Schizophrenia is a topic that comes to my daily consumption lately. It started on valentine’s day when I watched a fantasy romance called Double Lover (L’amant Double) by Francois Ozon and followed by a drama thriller called The Vanishing of Sydney Hall by Shawn Christensen.

These are summaries of both movies.


What if you found out that your lover actually has a twin he kept on a secret? Chloe lost trust and go look for the truth by herself. Alas, she fell in love also with the twin of her lover.

Paul, Chloe’s lover, and his twin, Louis.
They both have a different personality. Paul is kind and loving. While Louis is violence and threatening. Chloe, driven by curiosity, chase Louis and have an affair with him. Deep inside, she needs both twins to feed her emotional needs to have a security from Paul and adventure from Louis.

In the end, she found out that there is not another side of Paul. It is her all the time. She severe from a mental disorder caused by a living being that has been growing slowly inside of her.

She was a dominant twin cannibalized the other one. Her hallucination is the unconscious guilt she has been built throughout her 25 years.


The vanishing of Sydney Hall, on the other hand, is taking a journey of Sydney Hall (obviously) on punishing himself by burning his own novels that are sold throughout the country.
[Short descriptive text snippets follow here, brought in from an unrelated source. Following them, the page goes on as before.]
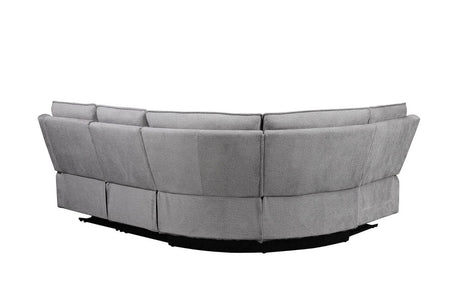 Greige Fabric Large Electric Recliner Corner Sofa Group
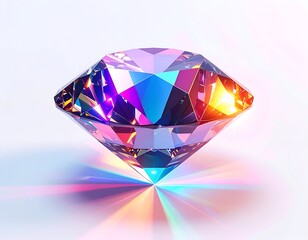 Brilliant diamond with many facets reflecting vibrant light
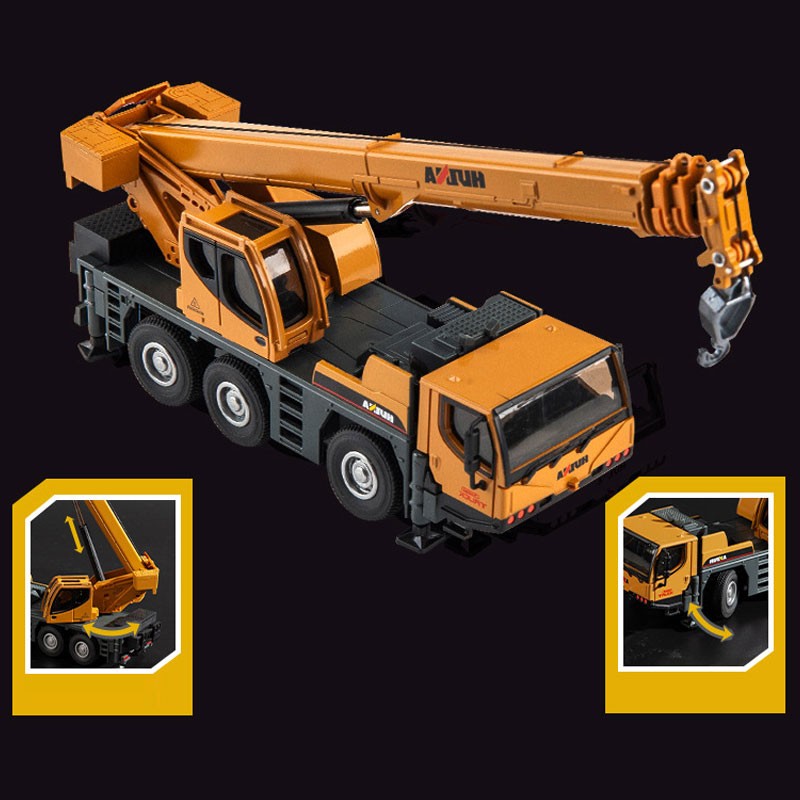 1:50 Crane Truck Construction Equipment Model Car Diecast Toy Cars Toys for Boys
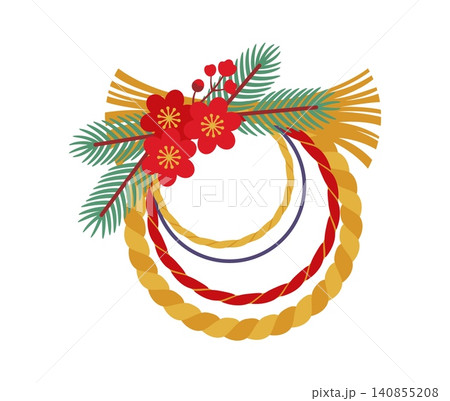 Japanese New Year Shimenawa holiday wreath. Traditional decorative ornament featuring thick braided straw rope circle with red blossoms and pine branches. Asian wreath for Shogatsu holiday posters 140855208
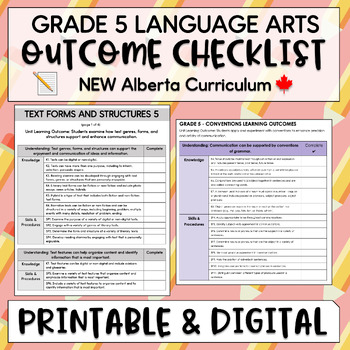 Preview of Language Arts 5 Unit Outcome Checklist - NEW Alberta LA Curriculum - Grade 5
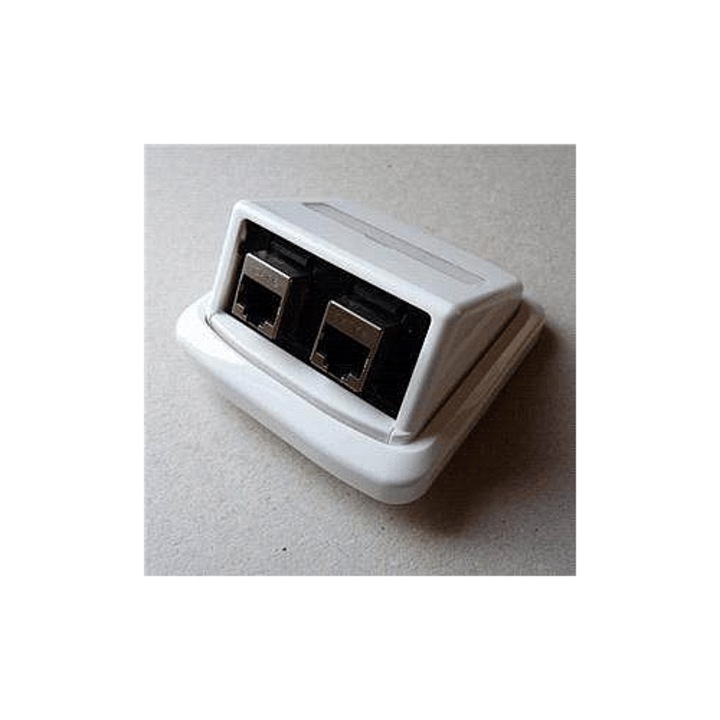 ABB TANGO dupla RJ45 aljzat, árnyékolt STP cat.6, 2 keystone RJ45 port, süllyesztett szereléshez, fehér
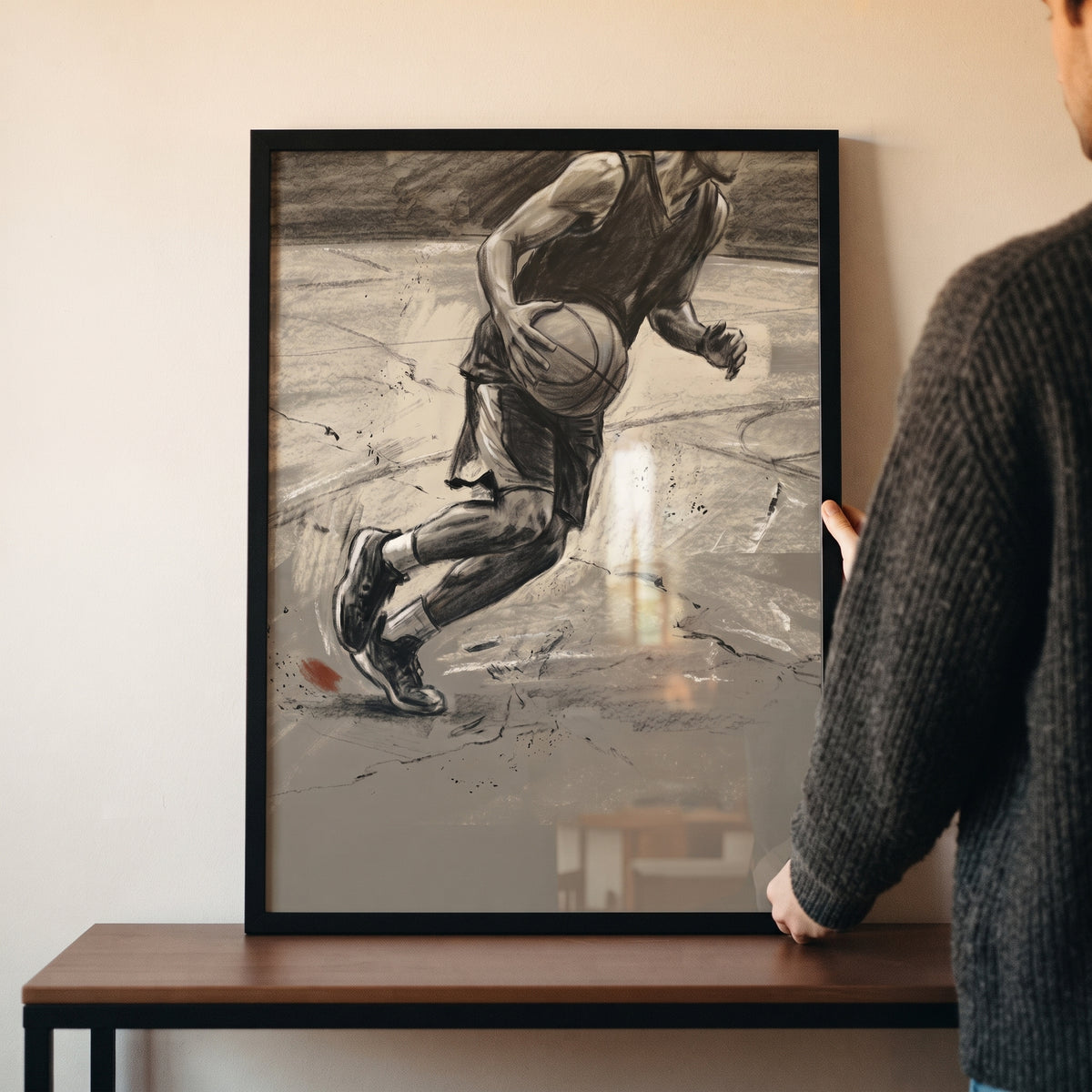 Person holds dynamic motion basketball player sports wall art featuring a charcoal sketch of an athlete in a black frame.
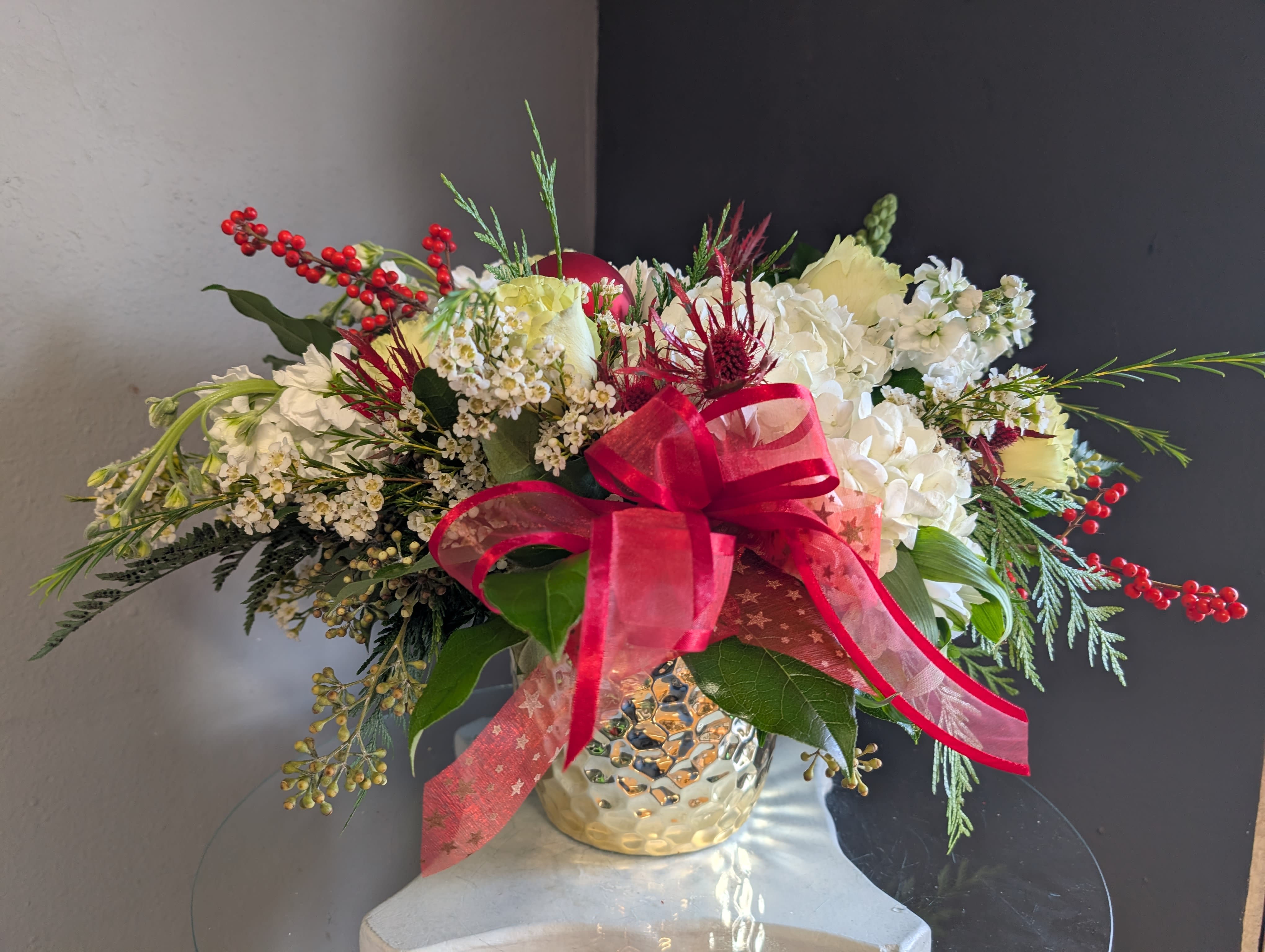 # 151 Winter Floral Arrangement - A beautifully selected bunch of the freshest flowers in a vase uniquely arranged by hand.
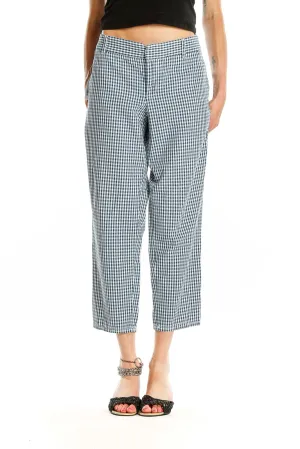 Blue and White Gingham Cropped Pants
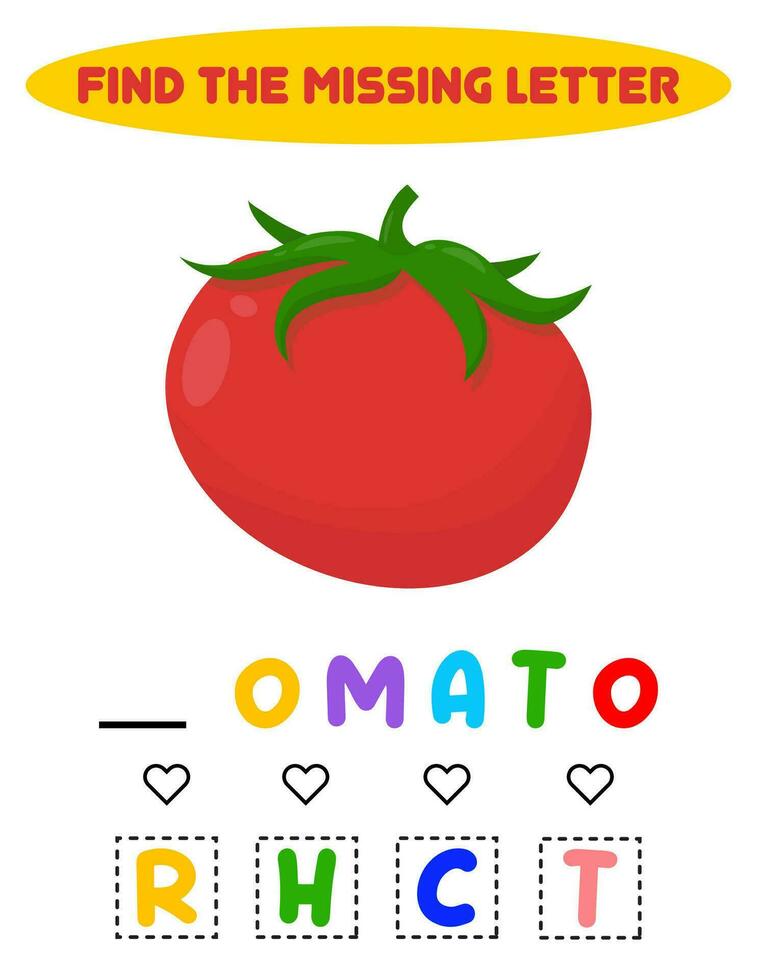 Find the missing letter. Tomato. educational sheet for children vector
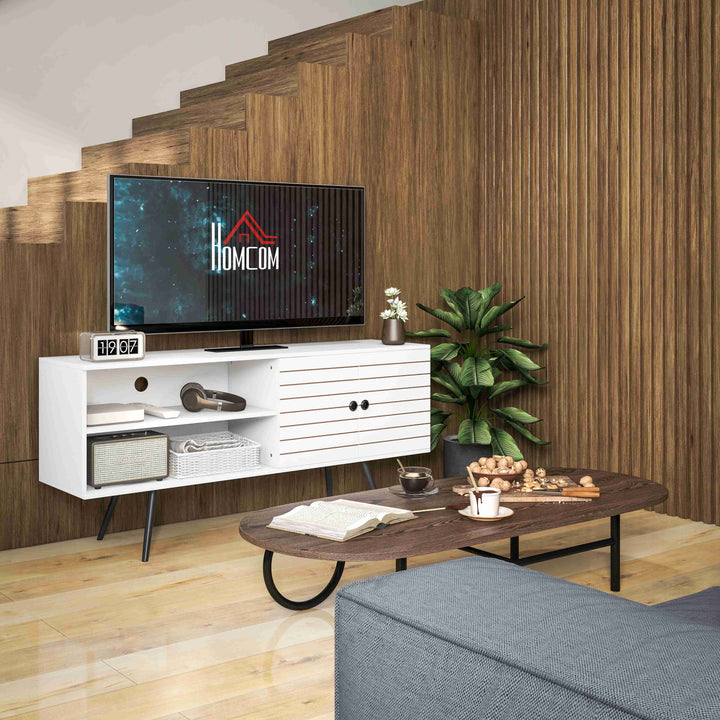 TV Stand with Cupboard, Open Shelves, Striped Doors, Wooden legs, White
It is a guilt that he built since the death of his friend, Bret, which could have been avoided by him.

Bret and all people that involved in Sydney’s youth life appear several times and disappear. They are a hallucination that looks real it haunt him down. The pressure is on. It makes his relationship with his wife become ruined into pieces. He can not protect his wife, career, nor his well being.

His journey ends by telling his revelation to another author who helps him overcome his depressing journey.

Both stories start with guilt and end with revelation/opening up.

People with Schizophrenia are having a thought time distinguishing between reality and fantasy. Does it sound familiar even to us without the disease? Especially in this time when we can’t distinguish what’s real and not from the news, social media, and advertisement.

Good Schizophrenia story ends with revelation. It is transparency that heals our hallucination.